## Data entries:

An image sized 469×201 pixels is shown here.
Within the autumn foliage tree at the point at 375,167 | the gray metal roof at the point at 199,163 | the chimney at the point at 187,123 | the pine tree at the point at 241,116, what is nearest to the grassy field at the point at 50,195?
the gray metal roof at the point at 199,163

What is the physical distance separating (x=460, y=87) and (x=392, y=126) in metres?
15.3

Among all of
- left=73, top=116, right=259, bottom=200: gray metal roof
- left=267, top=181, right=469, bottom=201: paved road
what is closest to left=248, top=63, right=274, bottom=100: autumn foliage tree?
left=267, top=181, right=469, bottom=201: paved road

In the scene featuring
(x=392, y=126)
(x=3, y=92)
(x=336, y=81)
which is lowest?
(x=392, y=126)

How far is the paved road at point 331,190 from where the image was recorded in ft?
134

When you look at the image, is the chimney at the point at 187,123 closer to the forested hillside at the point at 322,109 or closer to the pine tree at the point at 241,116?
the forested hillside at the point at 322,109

## Problem description:
Copy out all of the records above word for word, keeping every line and leaving nothing out.

## Finished answer:
An image sized 469×201 pixels is shown here.
Within the autumn foliage tree at the point at 375,167 | the gray metal roof at the point at 199,163 | the chimney at the point at 187,123 | the pine tree at the point at 241,116, what is nearest to the grassy field at the point at 50,195?
the gray metal roof at the point at 199,163

What is the physical distance separating (x=460, y=87) and (x=392, y=126) in metres?
15.3

Among all of
- left=73, top=116, right=259, bottom=200: gray metal roof
- left=267, top=181, right=469, bottom=201: paved road
what is closest to left=248, top=63, right=274, bottom=100: autumn foliage tree?
left=267, top=181, right=469, bottom=201: paved road

In the scene featuring
(x=392, y=126)
(x=3, y=92)
(x=336, y=81)
which is lowest?
(x=392, y=126)

How far is the paved road at point 331,190 from where the image was recorded in ft?
134

When you look at the image, is the chimney at the point at 187,123 closer to the forested hillside at the point at 322,109 or closer to the pine tree at the point at 241,116?
the forested hillside at the point at 322,109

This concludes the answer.